For publishers, such diversification is a matter of survival. For advertisers, each new stream is another opportunity to reach consumers – and another opportunity to more precisely target potential customers, aided by publishers’ valuable 1st party data.
But accommodating such a mix also requires a diversification of content. The same display ad won’t work in every context.
Advertisers have already begun – rightfully – to experiment with producing variations of the same ad, which they want to deliver in different contexts. Cold sore relief medication company Abreva ran 119 variations of the same YouTube ad to appeal to differing audiences.
Data unification: the solution to fragmentation
Advertisers already find themselves in an increasingly fragmented world. They must run campaigns across more channels, with more individual content variations – and do so with more restricted access to customer data than before.
Orchestrating such nuanced, omnichannel, personalised campaigns requires contiguous, 360 customer data – especially if AI is to parse through it all.
As such, the importance of dismantling data silos will become more important as time goes on. Publishers will increasingly converge their data in order to serve buyers looking to place cross-channel ads with near-infinite variety.

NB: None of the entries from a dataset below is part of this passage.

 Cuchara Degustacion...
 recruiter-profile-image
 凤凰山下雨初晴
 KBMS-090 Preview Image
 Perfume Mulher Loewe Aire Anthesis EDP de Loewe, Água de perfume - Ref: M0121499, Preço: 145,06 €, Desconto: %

The more precisely they can target their content to your audience, the higher value your inventory becomes.
Serving this demand will catalyse more and more publishers to overhaul their backend systems to make it easier for advertisers to use AI-assisted modelling to create lookalike audiences from your data, place multichannel ad orders in a single click, and run increasingly sophisticated variate testing.
This data convergence will yield more sophisticated use of data, such that consumer unease at the blunt ad personalisation of today gives way to an appreciation of highly targeted content, that provides more utility – with a precisely matched aesthetic – to its viewer.

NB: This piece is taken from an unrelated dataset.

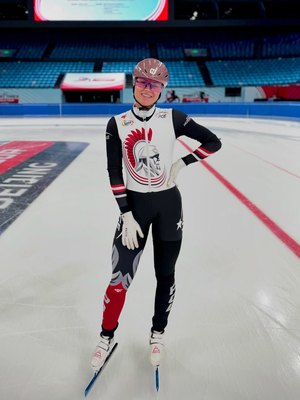 Natalia Maliszewska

Practical steps for publishers
These three trends are all present today. Before coronavirus, many saw them as ahead of the curve. Now it is clear that those who were already ahead of the curve will be better off than those who were not ready. By the time 2030 comes around, no one can know what we’ll need to be prepared for.
The common factor of these trends is perpetual, accelerating evolution. Publishers must reshape themselves into organisations capable of rapid adaptation, able to respond to each new development as it looms on the horizon.